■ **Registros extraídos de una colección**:
/---
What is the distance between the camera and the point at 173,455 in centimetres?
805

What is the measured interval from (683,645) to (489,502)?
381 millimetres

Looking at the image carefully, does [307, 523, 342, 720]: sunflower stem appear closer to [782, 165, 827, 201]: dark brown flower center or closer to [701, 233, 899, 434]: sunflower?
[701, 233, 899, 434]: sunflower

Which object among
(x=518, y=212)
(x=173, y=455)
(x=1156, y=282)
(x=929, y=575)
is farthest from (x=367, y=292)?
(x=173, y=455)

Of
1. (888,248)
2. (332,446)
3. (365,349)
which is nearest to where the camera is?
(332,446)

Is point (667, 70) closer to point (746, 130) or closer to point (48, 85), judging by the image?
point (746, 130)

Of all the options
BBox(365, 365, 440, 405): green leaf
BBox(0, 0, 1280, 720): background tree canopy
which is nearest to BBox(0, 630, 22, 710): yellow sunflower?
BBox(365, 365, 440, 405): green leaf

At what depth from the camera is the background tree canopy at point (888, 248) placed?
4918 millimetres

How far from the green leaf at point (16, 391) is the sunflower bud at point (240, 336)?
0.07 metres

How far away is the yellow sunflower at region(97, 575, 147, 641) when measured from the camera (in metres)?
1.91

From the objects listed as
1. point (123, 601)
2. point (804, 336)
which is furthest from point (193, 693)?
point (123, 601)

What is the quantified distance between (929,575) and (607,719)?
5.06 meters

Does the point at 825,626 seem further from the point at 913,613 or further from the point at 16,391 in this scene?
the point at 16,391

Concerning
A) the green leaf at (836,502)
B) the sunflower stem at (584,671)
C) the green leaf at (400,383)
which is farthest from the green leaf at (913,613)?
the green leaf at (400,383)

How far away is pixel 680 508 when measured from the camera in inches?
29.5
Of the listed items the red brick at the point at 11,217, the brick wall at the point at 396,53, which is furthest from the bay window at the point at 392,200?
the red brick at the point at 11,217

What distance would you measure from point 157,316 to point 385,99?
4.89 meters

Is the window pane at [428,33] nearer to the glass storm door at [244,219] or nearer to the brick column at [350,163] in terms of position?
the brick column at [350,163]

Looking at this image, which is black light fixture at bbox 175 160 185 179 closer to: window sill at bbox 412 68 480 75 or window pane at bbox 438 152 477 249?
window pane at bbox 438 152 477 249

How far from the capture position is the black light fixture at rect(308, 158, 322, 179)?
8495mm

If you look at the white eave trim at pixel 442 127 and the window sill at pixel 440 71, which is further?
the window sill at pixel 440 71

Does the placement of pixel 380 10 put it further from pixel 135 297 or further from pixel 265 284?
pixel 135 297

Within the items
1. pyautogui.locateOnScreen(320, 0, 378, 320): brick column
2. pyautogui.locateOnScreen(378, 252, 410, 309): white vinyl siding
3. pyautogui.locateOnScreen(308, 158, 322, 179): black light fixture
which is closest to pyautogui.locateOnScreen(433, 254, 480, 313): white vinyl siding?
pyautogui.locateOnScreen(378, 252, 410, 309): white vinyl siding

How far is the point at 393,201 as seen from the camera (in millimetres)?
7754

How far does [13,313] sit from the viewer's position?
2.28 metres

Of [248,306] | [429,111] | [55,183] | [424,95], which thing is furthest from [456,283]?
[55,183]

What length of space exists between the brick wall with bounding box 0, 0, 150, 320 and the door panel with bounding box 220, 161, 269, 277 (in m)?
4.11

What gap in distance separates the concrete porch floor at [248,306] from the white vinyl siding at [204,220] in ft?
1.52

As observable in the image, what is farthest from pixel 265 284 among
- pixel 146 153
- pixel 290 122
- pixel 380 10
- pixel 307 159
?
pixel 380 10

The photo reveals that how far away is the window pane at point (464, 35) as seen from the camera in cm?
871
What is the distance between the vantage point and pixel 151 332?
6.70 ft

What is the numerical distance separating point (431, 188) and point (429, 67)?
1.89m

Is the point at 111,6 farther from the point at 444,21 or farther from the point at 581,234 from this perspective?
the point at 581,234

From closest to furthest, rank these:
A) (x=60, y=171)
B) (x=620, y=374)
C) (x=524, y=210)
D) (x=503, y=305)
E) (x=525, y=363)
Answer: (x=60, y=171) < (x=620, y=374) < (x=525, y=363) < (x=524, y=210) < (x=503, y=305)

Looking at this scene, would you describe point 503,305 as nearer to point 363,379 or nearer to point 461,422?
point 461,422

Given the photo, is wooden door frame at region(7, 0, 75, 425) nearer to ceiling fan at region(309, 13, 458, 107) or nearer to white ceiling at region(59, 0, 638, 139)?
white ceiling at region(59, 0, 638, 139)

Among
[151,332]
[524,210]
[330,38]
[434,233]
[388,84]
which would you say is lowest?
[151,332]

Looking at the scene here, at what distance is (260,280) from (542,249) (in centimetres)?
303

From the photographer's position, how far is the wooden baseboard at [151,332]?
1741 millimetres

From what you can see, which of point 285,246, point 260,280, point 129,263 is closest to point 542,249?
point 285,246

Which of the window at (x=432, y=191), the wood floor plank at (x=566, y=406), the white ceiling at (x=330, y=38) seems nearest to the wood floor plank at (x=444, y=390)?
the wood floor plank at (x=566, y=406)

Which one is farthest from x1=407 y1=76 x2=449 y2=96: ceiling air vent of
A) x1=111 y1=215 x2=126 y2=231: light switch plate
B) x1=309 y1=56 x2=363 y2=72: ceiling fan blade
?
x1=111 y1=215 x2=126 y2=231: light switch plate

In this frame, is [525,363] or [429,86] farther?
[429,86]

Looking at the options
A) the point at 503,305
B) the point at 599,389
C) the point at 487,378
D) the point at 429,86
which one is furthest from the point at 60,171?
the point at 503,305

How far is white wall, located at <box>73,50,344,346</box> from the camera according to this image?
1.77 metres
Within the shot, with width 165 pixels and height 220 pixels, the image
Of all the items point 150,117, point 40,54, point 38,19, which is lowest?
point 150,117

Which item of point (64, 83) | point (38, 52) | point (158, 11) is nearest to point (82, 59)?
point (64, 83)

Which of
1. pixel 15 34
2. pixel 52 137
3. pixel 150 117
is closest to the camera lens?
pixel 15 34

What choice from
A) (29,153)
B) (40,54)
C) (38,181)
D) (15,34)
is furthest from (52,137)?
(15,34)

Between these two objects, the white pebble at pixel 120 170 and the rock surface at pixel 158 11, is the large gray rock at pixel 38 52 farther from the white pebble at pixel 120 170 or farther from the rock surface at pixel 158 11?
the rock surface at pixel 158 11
\---
■ **Consigna**:
Reescribe los registros anteriores desde la línea que contiene "From closest to" hasta la que contiene "1741 millimetres", ambas incluidas, sustituyendo "wooden baseboard" por "skirting board" y dejando todo lo demás intacto.

■ **Resultado final**:
From closest to furthest, rank these:
A) (x=60, y=171)
B) (x=620, y=374)
C) (x=524, y=210)
D) (x=503, y=305)
E) (x=525, y=363)
Answer: (x=60, y=171) < (x=620, y=374) < (x=525, y=363) < (x=524, y=210) < (x=503, y=305)

Looking at this scene, would you describe point 503,305 as nearer to point 363,379 or nearer to point 461,422?
point 461,422

Given the photo, is wooden door frame at region(7, 0, 75, 425) nearer to ceiling fan at region(309, 13, 458, 107) or nearer to white ceiling at region(59, 0, 638, 139)?
white ceiling at region(59, 0, 638, 139)

Among
[151,332]
[524,210]
[330,38]
[434,233]
[388,84]
which would you say is lowest?
[151,332]

Looking at the scene here, at what distance is (260,280) from (542,249) (in centimetres)?
303

From the photographer's position, how far is the skirting board at [151,332]?
1741 millimetres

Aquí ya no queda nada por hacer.